SHANGHAI, Apr. 23 (SMM) – With LME copper being weak overnight, SHFE 1308 copper contract opened RMB 30/mt lower at RMB 50,440/mt on Monday. After its opening, the most active SHFE copper contract hit a high of RMB 50,750/mt before immediately falling back. Later, shorts entered the market again, and the Shanghai Composite Index dropped, sending SHFE copper for August delivery below RMB 50,000/mt again before mid-day. SHFE copper for delivery in four months sank to RMB 48,970/mt in the afternoon, and finally ended the day down RMB 1,430/mt or 2.83% at RMB 49,040/mt. Trading volumes of SHFE 1308 copper contract decreased 110,000 lots, while its positions increased 62,384 lots. Total trading volumes contracted 176,000 lots, while total positions were up 107,644 lots. No clear signs of stopping falling have been seen.
Spot copper in Shanghai was quoted at a premium of RMB 120-220/mt over SHFE 1305 copper contract on Monday. Traded prices for standard-quality copper were between RMB 50,500-50,650/mt, and RMB 50,560-50,780/mt for high-quality copper. SHFE 1308 copper contract slid all the way down, sparking strong bearishness. Cargo holders rushed to sell for cash at highs, leading to abundant supply and narrowing premium. Middlemen entered the market in the morning. Inquiries increased after the most active SHFE copper contract continued to fall near mid-day, but trading volumes remained thin. There was no room for arbitrage. Downstream producers purchased as needed at low prices and their pessimism over future prices is growing. In the afternoon, bearish mood was stronger as SHFE copper fell below RMB 50,000/mt. Cargo holders were eager to sell goods with premiums for spot copper at RMB 140-270/mt. However, few transactions were made and traded prices fell to RMB 50,050-50,350/mt.
According to SMM survey, no industry insider was optimistic to copper price trends this week. 81% market players believe copper prices will continue to fall with LME copper testing USD 6,600/mt and SHFE copper falling to RMB 48,000/mt.
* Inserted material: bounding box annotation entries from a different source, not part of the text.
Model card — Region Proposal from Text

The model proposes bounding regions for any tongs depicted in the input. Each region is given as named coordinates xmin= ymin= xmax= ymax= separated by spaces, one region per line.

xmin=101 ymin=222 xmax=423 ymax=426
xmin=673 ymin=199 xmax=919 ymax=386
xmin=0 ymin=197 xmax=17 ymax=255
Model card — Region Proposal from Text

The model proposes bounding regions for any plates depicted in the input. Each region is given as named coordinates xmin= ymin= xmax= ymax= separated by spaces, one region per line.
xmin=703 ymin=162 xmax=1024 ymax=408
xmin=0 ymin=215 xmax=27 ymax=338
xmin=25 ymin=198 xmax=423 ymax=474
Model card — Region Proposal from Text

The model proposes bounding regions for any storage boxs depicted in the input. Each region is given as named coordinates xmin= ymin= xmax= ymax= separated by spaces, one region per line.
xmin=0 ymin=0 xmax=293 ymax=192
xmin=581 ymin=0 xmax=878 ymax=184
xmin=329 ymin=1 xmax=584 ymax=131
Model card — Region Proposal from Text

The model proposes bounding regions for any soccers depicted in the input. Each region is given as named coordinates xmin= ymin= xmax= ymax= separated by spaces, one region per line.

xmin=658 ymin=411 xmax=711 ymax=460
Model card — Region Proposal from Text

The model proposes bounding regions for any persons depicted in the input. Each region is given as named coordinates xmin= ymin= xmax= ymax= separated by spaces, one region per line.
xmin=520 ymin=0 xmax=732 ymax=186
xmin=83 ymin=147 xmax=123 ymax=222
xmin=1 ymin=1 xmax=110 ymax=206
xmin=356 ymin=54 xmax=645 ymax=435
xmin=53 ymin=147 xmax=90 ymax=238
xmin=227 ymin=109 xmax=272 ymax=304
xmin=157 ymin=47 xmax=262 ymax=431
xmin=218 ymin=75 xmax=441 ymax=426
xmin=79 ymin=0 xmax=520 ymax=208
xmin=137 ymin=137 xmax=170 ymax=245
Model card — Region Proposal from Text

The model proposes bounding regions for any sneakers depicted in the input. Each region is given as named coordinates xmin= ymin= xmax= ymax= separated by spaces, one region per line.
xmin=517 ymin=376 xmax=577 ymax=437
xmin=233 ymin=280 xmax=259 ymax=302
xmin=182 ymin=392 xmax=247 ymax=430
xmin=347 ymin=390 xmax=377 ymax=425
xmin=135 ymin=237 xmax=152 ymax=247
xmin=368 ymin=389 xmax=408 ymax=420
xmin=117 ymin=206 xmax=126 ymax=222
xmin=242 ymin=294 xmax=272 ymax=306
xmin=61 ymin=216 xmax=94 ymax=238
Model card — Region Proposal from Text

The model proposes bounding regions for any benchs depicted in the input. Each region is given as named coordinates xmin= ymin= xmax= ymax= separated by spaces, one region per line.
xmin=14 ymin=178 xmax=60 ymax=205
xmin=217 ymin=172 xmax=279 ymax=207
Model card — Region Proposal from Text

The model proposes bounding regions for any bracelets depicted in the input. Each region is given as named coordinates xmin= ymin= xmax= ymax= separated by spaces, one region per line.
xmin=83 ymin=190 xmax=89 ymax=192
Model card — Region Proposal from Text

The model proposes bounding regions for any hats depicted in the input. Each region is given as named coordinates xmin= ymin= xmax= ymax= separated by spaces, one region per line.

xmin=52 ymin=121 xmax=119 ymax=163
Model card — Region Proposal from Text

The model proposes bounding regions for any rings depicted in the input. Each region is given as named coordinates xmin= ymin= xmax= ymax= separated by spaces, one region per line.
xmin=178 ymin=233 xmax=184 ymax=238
The numerous negative reports, including tragic end of the Cyprus crisis, the political standoff in Italy, and dangerous signal of Slovenia banking system, all led the EU and OECD to be pessimistic to euro zone economy. The meeting of G20 finance ministers and bank governors concluded in Washington DC April 19. The finance ministers appeared to soften on the austerity measures in affluent nations, and denied the opinion for setting targets for government debt reduction, indicating worries on slowing global recovery. Besides, Asmussen, Member of the Executive Board of the ECB stated April 20 that the bank may further cut interest rate should economic data for the euro zone remain weak, and once the interest rate cut is taken into consideration by more members, the euro may be weighed on. In addition, with the US dollar index standing above several moving averages, copper prices will come under greater downward pressure. Meanwhile, the positions of SHFE copper surged to 900,000 lots, with shorts dominating the market, indicating further decline in copper prices. Speculators also conducted arbitrage by selling copper and buying zinc, leaving selling pressure for copper prices. In China’s spot copper markets, cargo holders will be urgent to move goods with the month coming to an end, combined with no signal for copper prices to stop falling, premiums for spot copper will keep narrowing, leaving little support to SHFE copper. In this context, most investors expect copper prices to fall noticeably this week.
The remaining 19% market players are cautious, expecting LME copper to move between USD 6,800-7,070/mt and SHFE copper to hover around RMB 50,000/mt. PMI data for China, US and Euro zone will be released this week, and market expects the data will continue to recover, which may constrain the decline in copper prices. The latest data of CFTC showed a decline net position for copper to 24,127 lots as of the week ending on April 16, putting an end to the growth in net position and indicating the caution around the supporting level for copper prices. With RMB 152 billion expected to mature in domestic open market, the highest in 12 months, China’s central bank will likely step up the efforts to drain liquidity, leaving limited funds for investors to sell against falling prices. In China, the earthquake hitting Ya’an city of Sichuan province may influence listed companies in Sichuan with 11 industries affected. Market expectations are that the stock market will be negatively affected in the short term, but influence will be limited in the long run. Building material, medicine, and relief material manufacturers may see increase in the short term, but the A-shares are expected to continue vacillating on the whole, limiting any rise in copper prices. In spot copper markets, traded prices fell to nearly RMB 50,000/mt due to the slumping SHFE copper on Monday, but downstream buyers may be more willing to purchase once spot prices fall below RMB 50,000/mt, the consumption will give certain support to low-end prices. Thus, these investors believe copper prices will hold steady this week.